The ‘game theory’ era in the search for extraterrestrial life

The fact that human beings and aliens, the constant of science fiction movies, do not meet is now in the center of science.

Scientists investigating why the first contact with an extraterrestrial civilization, which has been the subject of many films, has not yet occurred, have come up with many theories.

There are 40 billion planets in the universe that look like our planet. However, no advanced civilization has yet connected with us.

A new study from the University of Manchester claims that a strategy known as “game theory” could come to the aid of the scientific community in finding extraterrestrial intelligent life.

According to the news in the Independent, British astrophysicist Dr. Eamonn Kerins calls this idea “common detectability”.

The theory proposes to examine planets that pass through the face of their host star directly facing us, while obscuring the light from the star.
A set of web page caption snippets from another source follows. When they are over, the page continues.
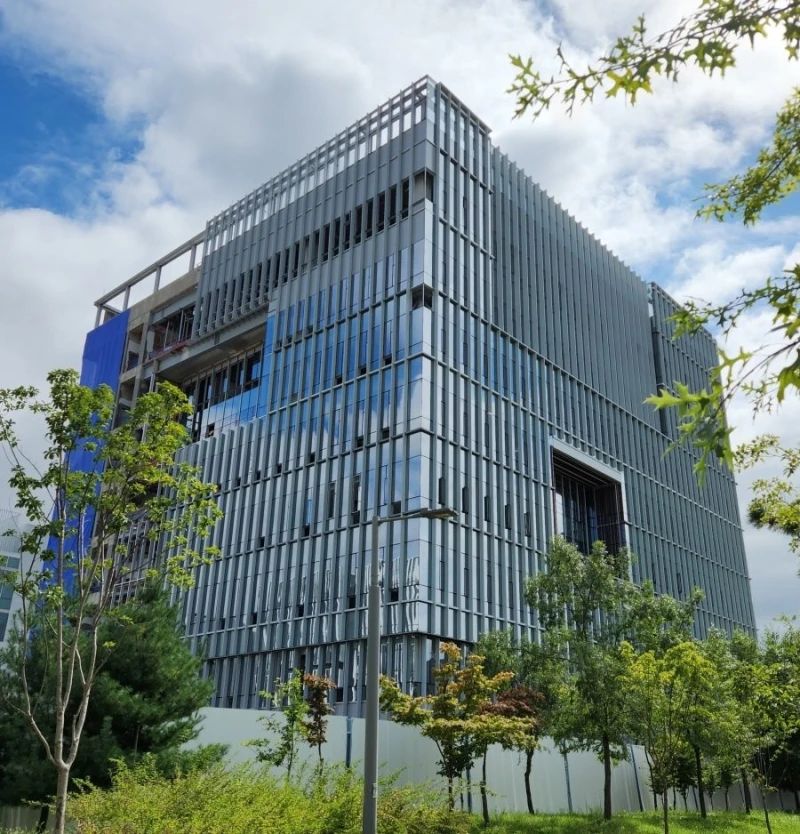 송도 건설중인 기업 사옥들-3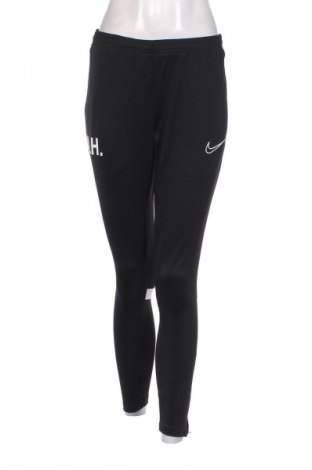 Pantaloni trening de femei Nike, Mărime S, Culoare Negru, Preț 128,99 Lei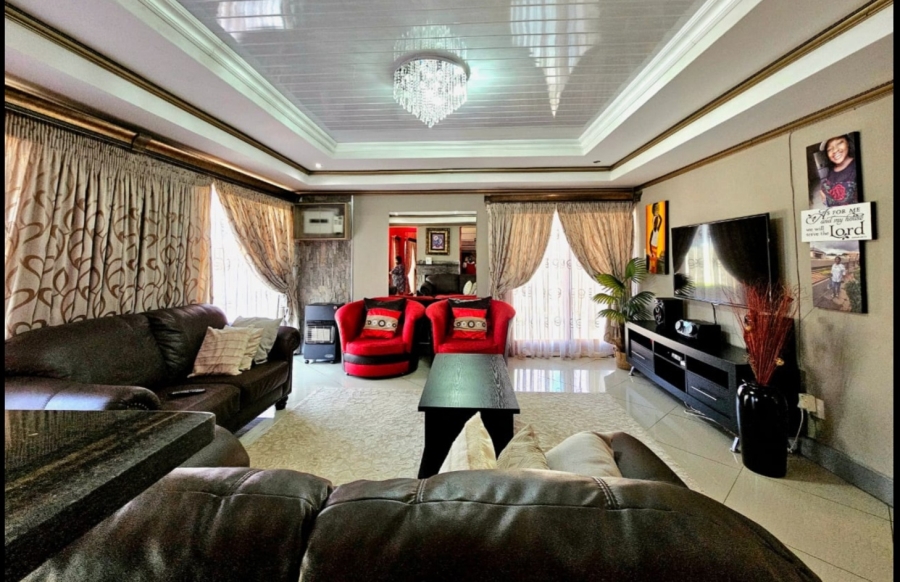 4 Bedroom Property for Sale in Woodhill Estate Limpopo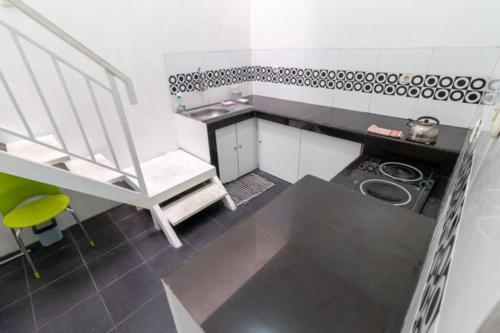 köök, Spacious, White-villa Belgareti @Kiara Condong in Sekejati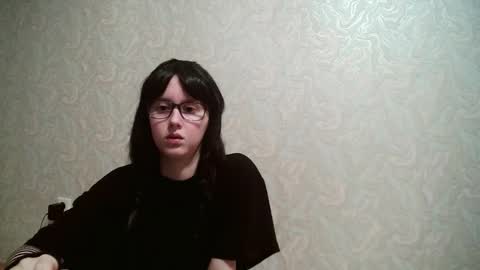 Snapshot of amomira chatting on 12-17-25, 04:13 Amomira online show from 12-17-25, 04:13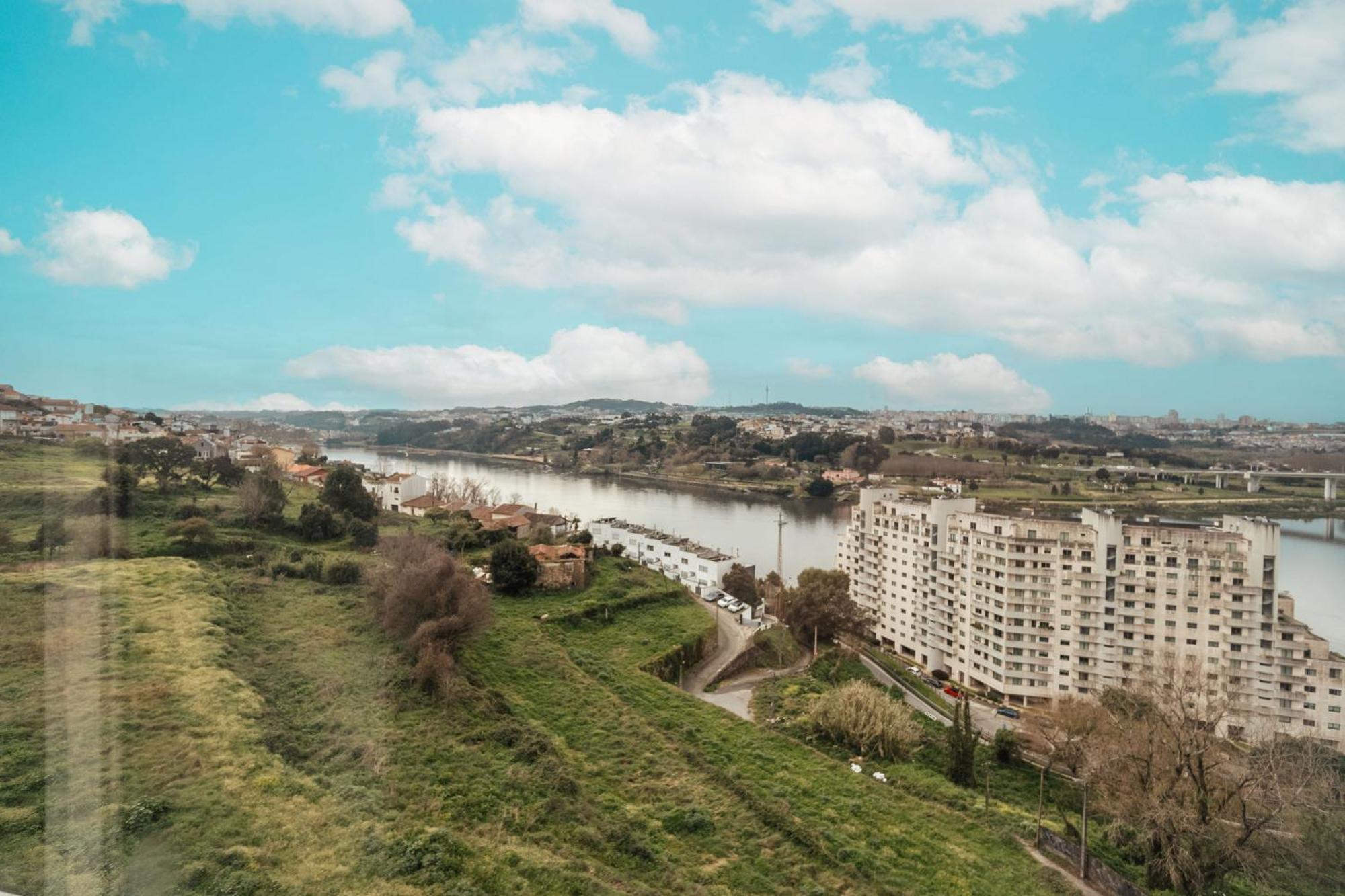 Porto & Douro Vista Apartments By Inviting Valbom  Экстерьер фото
Kerins defends his theory with the following statements:

“It is quite logical that the civilizations that have the clearest view of other planets are the ones most likely to send signals. The other party will know this too, and so they must be observing and looking for a signal. ”

The region where the Earth appears as the Sun passes in front of it is called the World Transition Zone. Kerins’ article also highlights that the majority of life-bearing planets in the Earth Transition Area are expected to be found around low-mass stars that are fainter than the Sun.

The idea of ​​Mutual Detectability therefore suggests that targeted SETI programs should concentrate on examining signals from potential life-hosting planets around pale stars.